Jackie Bouvier thought she wanted to work in fashion but realized early that she was more interested in people than in what they wore. So instead of an internship at Vogue in New York she took a job as "The Inquiring Camera Girl" at the Washington Herald. She loved that job and took it seriously, writing more than 600 columns before she quit when she married what's-his-name.
Before JFK she was engaged to a stockbroker named John Husted. It wasn't so much Husted as his lifestyle that she broke up with. While she wanted a home and children, she also wanted a husband she could help and partner with. She and Kennedy fell in love as much over her help with his speeches and her translation of French texts about Indochina as they did dinner and dancing. (And yes, the formidable Kennedy clan and its money helped her escape once and for all the warfare between her divorced parents, who treated her like a football.)

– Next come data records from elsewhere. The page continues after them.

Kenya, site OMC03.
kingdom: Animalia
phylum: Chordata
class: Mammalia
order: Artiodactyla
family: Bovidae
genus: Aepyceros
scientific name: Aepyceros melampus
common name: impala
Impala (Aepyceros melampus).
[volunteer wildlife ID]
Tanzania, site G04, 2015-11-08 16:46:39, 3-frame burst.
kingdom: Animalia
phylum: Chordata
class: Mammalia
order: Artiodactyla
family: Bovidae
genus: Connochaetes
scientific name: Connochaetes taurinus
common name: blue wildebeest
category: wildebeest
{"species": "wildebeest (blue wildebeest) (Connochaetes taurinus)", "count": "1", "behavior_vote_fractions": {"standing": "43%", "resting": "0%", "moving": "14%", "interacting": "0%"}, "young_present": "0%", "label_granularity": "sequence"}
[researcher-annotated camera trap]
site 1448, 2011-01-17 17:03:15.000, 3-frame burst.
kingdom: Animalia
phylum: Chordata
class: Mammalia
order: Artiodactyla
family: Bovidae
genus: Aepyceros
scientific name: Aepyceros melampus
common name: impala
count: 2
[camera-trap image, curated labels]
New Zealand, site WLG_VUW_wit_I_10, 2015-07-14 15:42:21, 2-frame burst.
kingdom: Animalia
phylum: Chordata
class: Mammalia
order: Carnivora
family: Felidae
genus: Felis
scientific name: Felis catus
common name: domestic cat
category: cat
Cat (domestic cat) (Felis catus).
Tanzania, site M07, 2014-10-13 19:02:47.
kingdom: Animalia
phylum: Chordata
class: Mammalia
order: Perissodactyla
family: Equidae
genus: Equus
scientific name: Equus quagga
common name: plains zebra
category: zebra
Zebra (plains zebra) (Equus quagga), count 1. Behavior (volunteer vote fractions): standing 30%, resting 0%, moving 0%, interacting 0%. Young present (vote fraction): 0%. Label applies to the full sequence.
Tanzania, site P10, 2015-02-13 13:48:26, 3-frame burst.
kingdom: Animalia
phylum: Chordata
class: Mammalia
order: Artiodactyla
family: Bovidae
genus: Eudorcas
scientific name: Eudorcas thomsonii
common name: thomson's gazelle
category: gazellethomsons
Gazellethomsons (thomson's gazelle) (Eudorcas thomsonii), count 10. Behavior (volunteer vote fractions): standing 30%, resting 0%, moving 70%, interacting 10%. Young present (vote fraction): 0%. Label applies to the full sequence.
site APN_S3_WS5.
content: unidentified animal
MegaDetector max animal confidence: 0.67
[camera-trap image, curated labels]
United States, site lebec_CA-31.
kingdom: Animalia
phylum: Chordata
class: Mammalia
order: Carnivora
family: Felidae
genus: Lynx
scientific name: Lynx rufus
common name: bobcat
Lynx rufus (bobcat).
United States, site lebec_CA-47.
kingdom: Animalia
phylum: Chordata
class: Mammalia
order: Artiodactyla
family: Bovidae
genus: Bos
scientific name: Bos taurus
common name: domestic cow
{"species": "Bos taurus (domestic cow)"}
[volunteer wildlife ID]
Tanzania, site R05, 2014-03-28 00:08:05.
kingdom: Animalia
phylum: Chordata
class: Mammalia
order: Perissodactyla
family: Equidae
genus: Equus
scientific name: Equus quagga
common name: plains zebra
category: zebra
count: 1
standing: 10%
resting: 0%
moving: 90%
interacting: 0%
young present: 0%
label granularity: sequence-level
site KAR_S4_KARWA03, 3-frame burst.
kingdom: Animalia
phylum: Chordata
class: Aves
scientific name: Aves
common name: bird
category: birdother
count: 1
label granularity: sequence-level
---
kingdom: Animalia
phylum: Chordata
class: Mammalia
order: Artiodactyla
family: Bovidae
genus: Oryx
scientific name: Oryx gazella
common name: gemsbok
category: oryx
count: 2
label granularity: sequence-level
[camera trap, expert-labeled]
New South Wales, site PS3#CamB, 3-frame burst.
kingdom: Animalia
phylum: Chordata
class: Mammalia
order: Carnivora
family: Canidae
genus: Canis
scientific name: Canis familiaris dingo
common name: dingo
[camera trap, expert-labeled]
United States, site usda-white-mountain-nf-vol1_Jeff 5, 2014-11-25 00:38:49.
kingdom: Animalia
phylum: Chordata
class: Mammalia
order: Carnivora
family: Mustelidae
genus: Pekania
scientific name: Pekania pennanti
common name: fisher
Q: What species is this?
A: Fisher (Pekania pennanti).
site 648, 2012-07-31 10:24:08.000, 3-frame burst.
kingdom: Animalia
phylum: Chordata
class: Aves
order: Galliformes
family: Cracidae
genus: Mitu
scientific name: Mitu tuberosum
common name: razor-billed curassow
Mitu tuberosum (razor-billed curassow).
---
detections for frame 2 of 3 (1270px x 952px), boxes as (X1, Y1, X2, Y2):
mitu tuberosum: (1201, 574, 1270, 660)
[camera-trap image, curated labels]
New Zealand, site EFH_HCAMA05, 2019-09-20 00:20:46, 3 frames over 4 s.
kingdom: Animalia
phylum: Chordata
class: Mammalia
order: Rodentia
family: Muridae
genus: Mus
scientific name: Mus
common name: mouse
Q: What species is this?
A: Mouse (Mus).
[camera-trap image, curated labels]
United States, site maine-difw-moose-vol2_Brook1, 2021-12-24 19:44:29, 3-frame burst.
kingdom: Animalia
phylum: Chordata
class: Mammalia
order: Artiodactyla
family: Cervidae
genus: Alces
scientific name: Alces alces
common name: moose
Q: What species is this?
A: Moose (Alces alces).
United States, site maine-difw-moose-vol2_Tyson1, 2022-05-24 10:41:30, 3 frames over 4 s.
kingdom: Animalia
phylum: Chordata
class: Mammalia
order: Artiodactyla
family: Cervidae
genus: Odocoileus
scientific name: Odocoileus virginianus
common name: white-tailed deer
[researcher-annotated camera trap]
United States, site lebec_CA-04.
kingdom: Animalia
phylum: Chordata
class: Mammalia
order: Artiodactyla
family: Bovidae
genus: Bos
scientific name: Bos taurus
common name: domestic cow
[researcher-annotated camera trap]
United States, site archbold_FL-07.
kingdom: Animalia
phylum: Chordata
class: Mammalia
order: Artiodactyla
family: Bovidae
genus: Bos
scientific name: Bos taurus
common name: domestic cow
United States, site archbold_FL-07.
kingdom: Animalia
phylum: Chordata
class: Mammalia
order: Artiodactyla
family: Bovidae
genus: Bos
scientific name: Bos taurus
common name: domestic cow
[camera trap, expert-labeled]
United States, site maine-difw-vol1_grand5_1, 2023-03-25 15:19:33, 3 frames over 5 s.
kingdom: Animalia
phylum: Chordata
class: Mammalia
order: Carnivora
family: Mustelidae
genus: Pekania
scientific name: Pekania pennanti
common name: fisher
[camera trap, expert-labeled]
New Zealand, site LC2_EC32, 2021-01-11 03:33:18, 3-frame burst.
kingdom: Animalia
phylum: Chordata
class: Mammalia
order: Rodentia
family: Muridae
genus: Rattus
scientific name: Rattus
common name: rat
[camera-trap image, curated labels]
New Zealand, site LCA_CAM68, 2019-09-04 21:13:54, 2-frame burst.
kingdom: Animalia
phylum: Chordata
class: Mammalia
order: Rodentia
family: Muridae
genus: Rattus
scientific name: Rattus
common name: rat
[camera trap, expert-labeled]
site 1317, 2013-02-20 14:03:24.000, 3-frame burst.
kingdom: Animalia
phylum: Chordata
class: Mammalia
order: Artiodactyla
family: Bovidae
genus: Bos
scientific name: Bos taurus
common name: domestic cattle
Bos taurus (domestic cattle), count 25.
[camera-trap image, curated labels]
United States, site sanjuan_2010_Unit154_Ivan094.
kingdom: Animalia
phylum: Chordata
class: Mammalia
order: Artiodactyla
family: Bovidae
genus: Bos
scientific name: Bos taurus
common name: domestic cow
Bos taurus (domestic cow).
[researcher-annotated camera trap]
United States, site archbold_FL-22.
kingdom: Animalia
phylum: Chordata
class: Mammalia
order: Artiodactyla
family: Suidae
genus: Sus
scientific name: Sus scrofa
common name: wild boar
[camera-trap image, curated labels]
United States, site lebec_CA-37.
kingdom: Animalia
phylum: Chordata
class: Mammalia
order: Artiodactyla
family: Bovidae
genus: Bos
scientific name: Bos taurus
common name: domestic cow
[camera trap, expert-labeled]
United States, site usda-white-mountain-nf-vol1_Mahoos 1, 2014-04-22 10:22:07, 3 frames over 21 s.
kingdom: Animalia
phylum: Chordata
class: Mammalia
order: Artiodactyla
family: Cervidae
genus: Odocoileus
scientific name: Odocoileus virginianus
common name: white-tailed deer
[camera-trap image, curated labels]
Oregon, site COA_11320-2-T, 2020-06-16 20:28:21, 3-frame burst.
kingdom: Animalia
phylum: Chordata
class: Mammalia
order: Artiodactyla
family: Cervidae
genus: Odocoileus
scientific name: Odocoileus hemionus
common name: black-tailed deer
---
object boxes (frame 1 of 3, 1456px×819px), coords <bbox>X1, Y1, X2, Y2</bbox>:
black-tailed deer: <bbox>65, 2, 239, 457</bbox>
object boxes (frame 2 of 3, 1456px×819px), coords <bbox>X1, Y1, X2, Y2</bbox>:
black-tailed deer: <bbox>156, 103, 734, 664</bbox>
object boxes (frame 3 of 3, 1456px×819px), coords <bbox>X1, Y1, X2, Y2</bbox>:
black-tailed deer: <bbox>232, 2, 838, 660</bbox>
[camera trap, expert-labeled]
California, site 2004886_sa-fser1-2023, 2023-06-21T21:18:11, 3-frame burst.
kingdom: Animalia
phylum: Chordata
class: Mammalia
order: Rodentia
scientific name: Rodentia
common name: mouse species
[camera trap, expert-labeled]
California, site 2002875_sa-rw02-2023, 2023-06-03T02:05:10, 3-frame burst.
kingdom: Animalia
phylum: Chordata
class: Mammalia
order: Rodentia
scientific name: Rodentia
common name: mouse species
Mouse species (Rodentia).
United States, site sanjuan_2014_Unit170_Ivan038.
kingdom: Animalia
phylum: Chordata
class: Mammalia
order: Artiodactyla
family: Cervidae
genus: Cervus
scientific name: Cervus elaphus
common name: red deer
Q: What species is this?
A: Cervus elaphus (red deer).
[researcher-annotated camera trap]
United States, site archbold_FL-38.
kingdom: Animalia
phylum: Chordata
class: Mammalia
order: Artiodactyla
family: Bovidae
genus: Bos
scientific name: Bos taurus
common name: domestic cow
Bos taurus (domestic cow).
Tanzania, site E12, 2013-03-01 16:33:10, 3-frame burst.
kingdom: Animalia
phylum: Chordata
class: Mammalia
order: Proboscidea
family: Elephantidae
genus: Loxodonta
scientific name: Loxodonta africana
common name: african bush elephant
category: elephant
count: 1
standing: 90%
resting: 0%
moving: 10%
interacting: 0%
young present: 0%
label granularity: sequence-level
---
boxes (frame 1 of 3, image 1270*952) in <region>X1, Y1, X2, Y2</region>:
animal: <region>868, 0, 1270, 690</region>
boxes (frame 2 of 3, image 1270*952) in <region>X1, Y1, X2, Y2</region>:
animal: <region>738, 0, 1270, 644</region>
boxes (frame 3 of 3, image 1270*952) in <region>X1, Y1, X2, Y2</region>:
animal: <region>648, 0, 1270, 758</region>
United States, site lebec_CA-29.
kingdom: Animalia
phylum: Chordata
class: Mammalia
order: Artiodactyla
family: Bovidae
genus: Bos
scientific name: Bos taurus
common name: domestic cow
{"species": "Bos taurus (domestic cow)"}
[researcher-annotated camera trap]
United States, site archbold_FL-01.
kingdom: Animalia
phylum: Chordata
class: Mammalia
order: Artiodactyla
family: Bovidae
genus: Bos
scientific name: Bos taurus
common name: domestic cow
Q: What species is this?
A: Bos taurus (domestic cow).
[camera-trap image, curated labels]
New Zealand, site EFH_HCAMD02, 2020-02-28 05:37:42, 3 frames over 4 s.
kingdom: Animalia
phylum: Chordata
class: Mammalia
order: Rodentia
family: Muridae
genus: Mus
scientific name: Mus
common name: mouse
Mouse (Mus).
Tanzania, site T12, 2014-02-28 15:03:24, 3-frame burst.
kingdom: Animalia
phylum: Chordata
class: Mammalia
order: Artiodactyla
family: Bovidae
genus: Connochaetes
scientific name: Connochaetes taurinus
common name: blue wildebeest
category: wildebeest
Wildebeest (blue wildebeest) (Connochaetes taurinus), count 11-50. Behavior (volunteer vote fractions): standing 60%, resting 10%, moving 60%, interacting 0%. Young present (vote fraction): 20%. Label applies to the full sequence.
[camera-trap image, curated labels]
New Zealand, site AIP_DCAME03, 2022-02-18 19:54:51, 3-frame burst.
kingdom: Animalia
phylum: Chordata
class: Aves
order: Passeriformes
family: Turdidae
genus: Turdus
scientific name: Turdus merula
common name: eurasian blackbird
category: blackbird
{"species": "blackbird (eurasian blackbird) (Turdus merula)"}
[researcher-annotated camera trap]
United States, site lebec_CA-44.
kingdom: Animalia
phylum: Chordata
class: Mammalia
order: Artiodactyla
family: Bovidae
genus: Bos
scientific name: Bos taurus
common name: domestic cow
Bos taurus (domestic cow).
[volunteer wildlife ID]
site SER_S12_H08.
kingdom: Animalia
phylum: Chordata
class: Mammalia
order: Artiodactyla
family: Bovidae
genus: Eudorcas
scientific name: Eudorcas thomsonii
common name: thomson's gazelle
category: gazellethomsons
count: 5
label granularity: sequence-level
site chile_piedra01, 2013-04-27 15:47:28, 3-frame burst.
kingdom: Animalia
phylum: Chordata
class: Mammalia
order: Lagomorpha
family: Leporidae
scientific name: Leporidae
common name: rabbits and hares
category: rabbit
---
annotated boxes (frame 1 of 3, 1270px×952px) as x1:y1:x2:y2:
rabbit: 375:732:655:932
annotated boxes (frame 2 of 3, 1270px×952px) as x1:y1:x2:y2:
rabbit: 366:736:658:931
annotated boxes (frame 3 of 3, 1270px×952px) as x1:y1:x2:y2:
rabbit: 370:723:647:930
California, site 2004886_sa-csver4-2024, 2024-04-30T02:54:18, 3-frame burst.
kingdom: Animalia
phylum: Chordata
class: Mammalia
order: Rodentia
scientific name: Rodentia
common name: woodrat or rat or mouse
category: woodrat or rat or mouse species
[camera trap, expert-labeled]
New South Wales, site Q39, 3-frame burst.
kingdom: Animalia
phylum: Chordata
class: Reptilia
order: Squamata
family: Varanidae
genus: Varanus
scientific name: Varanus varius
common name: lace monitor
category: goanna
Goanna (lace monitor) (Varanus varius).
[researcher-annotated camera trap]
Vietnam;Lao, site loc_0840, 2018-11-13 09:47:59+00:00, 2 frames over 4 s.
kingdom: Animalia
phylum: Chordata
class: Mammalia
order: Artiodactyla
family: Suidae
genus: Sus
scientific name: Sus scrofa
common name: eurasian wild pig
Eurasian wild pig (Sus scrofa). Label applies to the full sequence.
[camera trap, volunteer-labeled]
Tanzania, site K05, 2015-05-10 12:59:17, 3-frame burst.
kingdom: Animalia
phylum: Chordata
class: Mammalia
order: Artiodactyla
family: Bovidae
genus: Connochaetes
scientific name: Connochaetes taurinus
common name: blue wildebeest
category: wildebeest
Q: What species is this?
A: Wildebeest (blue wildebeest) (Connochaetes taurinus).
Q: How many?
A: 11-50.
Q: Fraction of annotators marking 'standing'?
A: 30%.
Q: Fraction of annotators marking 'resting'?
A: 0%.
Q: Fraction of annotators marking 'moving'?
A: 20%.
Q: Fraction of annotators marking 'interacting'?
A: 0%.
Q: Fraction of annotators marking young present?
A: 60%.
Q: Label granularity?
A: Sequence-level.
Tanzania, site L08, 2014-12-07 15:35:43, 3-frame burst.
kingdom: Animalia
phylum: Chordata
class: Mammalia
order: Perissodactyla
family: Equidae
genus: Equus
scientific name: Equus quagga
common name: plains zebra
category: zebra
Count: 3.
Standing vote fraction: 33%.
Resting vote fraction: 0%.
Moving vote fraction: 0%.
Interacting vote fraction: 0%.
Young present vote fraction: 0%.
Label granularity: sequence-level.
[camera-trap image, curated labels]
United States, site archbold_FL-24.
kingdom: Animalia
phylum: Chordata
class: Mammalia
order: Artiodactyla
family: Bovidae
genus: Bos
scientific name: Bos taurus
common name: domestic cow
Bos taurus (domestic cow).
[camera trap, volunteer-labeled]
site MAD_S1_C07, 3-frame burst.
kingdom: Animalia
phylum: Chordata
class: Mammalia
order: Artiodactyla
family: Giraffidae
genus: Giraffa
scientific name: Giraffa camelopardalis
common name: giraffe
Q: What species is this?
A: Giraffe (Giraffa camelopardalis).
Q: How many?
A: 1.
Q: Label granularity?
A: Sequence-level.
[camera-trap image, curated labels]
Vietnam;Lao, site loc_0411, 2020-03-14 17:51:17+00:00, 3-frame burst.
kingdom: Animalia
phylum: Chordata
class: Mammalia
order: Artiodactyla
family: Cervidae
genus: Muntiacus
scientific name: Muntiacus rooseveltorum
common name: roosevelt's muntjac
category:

As I read this book, I thought of Caroline Kennedy. What a gift this volume is to her and her children! When I think of my own mom, a woman about a decade younger than Jackie, she always glossed over the short period between when school ended and her married life began. I wish I had a glimpse like this of how she made her choices during that time.
Researched, footnoted, nuanced and sensitive, I don't think I will read another book in 2024 that I will enjoy as much as I did this one.
3. What will you read next? I don't know.